Unruk menghalau aksi ini, Prancis mengerahkan lebih dari 13.000 polisi guna memastikan massa tidak mendekati Presiden Amerika Serikat Donald Trump dan sejumlah pemimpin negara lainnya.

Ribuan aktivis antiglobalisasi, separatis Basque, dan pengunjuk rasa "rompi kuning" berjalan kaki dari Kota Prancis Hendaye menuju Kota Irun di Spanyol, dengan membentangkan spanduk yang menyeru aksi iklim, hak-hak gay dan contoh ekonomi yang lebih adil.

"Para pemimpin kapitalis utama ada di sini dan kami harus menunjukkan kepada mereka bahwa pertarungan berlanjut," kata peserta aksi unjuk rasa Alain Missana.

"Lebih banyak uang bagi yang kaya dan yang miskin tak memiliki apa-apa. Kami melihat hutan Amazon terbakar dan Artik mencair. Para pemimpin akan mendengar kita," tutupnya.

KTT G7 yang digelar di Prancis pada akhir pekan ini diramalkan akan berakhir tanpa pernyataan bersama, termasuk untuk mengatasi ketegangan dagang yang sedang berkecamuk antara Amerika Serikat (AS) dengan China yang terjadi setahun belakangan ini.

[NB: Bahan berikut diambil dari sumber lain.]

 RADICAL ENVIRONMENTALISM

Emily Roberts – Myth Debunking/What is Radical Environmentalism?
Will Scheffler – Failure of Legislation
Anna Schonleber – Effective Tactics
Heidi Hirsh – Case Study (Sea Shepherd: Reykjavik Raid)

Ketiadaan pernyataan bersama tersebut disampaikan oleh seorang pejabat pemerintah Jepang yang tahu persis dengan pertemuan tersebut. Kalau kemungkinan tersebut terjadi, pertemuan besok akan menjadi forum KTT G7 pertama yang berakhir tanpa pernyataan bersama dimulai perkumpulan pada 1975.

Kemungkinan tersebut juga menggarisbawahi keretakan pendapat antara negara G7 terkait kebijakan perdagangan Presiden Amerika Serikat (AS) Donald Trump.

"Sangat penting bagi semua orang untuk menciptakan pemahaman bersama melalui debat yang menyeluruh. Tetapi sulit untuk mengirim pesan ke seluruh dunia ketika sebuah komunike tidak akan dikeluarkan," kata pejabat itu seperti dikutip dari Reuters, Selasa (20/8).